My favourites are probably the -less ones for qualities that have disappeared in this form, like reckless (reck = pay attention to), feckless (feck = effect), ruthless (ruth = pity). What’s the awk in awkward? It meant facing the wrong direction.
Cesspit is a great example of folk etymology. A cesspool came from the Old French souspirail, air hole. People thought a cesspool was a pool of cess, hence cesspit.
To run amok? It arrived into English via Portuguese from Malay “rushing in a frenzy”, possibly a homicidal one. What’s the cob in cobweb? Coppe is an old word for spider.
There’s something specially expressive about the word akimbo. Arms or legs akimbo means to have them apart at wild angles, though it originally meant to be with your hands on your hips and elbows turned outwards. (Worth quoting Etymonline here: “c1400, in kenebowe, of unknown origin, perhaps from Middle English phrase in keen bow ‘at a sharp angle’ (with keen in its Middle English sense of ‘sharp’ + bow ‘arch’), or from a Scandinavian word akin to Icelandic kengboginn ‘bow-bent’, but this seems not to have been used in this exact sense. Middle English Compendium compares Old French chane/kane/quenne ‘can, pot, jug’. Many languages use a teapot metaphor for this, such as Modern French faire le pot a deux anses ‘to play the pot with two handles’.”)

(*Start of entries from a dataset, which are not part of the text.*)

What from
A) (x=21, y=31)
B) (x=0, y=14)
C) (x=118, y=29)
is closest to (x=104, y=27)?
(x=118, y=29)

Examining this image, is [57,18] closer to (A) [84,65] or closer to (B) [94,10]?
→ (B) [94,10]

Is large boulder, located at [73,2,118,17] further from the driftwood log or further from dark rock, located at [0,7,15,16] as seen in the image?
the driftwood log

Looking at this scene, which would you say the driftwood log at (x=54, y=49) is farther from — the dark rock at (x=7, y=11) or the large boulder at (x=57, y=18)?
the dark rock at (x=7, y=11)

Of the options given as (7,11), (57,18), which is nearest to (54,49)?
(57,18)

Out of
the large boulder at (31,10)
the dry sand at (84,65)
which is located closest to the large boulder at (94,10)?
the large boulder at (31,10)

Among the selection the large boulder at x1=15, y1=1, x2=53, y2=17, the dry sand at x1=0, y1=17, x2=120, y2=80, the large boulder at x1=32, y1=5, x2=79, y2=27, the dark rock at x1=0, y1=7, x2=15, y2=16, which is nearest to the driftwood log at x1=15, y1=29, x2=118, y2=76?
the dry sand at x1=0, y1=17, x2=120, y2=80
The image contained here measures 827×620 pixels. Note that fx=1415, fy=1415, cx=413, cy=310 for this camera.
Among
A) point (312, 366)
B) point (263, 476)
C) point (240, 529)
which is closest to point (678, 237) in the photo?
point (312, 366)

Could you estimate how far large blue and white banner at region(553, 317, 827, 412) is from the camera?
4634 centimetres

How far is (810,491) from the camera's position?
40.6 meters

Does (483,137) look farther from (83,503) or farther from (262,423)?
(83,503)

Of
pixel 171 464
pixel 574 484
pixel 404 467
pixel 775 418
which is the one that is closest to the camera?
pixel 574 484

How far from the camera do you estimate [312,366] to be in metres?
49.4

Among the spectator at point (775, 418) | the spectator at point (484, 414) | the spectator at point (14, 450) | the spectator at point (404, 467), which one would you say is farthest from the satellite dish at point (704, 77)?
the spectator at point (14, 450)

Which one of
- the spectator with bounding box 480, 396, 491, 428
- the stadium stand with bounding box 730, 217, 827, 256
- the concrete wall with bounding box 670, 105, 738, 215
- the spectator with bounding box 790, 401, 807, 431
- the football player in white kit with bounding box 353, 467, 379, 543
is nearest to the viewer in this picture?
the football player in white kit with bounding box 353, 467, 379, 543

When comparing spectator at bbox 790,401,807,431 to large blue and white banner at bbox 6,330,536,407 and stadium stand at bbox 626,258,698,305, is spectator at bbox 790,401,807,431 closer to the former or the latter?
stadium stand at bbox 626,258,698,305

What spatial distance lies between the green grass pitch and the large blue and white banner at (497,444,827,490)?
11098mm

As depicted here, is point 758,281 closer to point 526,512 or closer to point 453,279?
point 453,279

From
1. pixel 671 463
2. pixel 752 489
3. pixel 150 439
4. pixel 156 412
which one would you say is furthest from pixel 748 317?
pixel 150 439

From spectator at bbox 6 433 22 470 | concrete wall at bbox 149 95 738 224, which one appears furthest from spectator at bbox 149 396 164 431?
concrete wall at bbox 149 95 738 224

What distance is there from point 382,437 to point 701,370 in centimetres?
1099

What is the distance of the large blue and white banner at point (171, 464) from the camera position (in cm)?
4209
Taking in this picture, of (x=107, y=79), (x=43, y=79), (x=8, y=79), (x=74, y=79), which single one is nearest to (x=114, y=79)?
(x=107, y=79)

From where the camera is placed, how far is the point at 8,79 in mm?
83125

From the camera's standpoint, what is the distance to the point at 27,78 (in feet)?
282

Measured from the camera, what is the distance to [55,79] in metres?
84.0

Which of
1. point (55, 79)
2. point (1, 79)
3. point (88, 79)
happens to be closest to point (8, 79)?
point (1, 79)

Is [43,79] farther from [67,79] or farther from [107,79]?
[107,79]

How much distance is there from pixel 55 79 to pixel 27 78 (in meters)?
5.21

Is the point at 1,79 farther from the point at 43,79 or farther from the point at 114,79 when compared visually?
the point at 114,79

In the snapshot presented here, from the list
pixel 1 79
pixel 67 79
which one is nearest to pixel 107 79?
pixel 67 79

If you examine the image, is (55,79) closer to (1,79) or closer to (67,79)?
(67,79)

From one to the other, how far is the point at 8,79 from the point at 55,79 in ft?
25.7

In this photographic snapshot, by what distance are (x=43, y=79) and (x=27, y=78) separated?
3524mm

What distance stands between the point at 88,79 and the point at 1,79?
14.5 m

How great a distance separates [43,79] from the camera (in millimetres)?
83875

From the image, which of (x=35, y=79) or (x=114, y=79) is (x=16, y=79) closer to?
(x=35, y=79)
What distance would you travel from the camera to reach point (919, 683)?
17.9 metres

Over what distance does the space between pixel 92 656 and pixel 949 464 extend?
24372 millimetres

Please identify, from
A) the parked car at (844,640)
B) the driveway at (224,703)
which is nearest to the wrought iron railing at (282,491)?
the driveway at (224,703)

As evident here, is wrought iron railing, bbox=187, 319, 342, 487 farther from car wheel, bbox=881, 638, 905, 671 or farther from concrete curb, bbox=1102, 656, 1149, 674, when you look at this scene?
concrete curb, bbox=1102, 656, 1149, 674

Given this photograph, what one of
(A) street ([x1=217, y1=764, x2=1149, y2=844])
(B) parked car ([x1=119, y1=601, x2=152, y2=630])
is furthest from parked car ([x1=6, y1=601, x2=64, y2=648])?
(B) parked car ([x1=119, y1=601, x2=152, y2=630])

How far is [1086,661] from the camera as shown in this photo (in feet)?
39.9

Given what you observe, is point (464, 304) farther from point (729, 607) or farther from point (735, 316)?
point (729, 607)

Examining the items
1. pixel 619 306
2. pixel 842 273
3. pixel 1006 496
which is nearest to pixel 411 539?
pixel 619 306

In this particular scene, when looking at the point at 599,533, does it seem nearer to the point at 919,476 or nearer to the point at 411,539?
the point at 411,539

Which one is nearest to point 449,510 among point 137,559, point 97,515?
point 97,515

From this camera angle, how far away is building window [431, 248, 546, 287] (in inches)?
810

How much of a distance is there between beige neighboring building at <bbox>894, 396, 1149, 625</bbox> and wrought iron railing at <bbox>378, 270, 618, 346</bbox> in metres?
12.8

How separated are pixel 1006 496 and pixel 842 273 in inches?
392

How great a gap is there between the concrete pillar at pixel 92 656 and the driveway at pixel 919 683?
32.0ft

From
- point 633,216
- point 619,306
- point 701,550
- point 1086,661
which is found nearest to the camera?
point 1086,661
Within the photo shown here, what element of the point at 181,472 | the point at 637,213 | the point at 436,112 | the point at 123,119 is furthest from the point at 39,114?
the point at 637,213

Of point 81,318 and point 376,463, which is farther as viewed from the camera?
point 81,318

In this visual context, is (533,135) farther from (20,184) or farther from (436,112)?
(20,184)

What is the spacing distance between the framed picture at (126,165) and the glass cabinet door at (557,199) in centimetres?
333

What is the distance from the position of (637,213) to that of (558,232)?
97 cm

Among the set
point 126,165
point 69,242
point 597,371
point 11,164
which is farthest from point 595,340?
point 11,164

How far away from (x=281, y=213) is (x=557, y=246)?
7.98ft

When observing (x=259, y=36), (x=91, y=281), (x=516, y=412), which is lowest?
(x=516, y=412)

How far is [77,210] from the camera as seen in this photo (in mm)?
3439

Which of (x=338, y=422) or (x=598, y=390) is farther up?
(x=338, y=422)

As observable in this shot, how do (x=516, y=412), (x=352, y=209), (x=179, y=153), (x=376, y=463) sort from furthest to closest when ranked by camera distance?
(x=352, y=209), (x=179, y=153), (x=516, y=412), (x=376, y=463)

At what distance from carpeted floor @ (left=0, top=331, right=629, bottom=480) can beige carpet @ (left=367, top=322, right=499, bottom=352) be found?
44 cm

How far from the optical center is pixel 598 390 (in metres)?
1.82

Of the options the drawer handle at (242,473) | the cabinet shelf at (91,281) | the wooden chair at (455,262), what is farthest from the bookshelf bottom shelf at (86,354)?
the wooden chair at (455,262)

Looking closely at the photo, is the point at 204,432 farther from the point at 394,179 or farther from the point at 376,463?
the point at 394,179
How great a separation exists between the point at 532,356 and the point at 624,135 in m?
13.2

Quick in the phrase “the quick and the dead” meant alive, from Old English cwic. To be quick with child meant being pregnant, the first movement of your baby when pregnant being still called the quickening. (Up the duff, by the way, first appeared in Australia, and comes from an alternative pronunciation for dough, as in plum duff, likewise the baking-related phrases in the pudding club, with allusions to male members, and bun in the oven.) To cut someone to the quick, by the way, is of course to hurt someone deeply, particularly emotionally, though it refers to reaching the living tissue, such as below your fingernail.
Let’s stop at ye. As in ye of little faith and ye olde toy shoppe. The two are quite separate. The first – which apparently went from being plural to singular to both – became the equivalent of thou and thee. The second ye was a written “the”, when the “th” sound, originally put down as þ, called thorn, eventually changed to a y. It was never pronounced ye.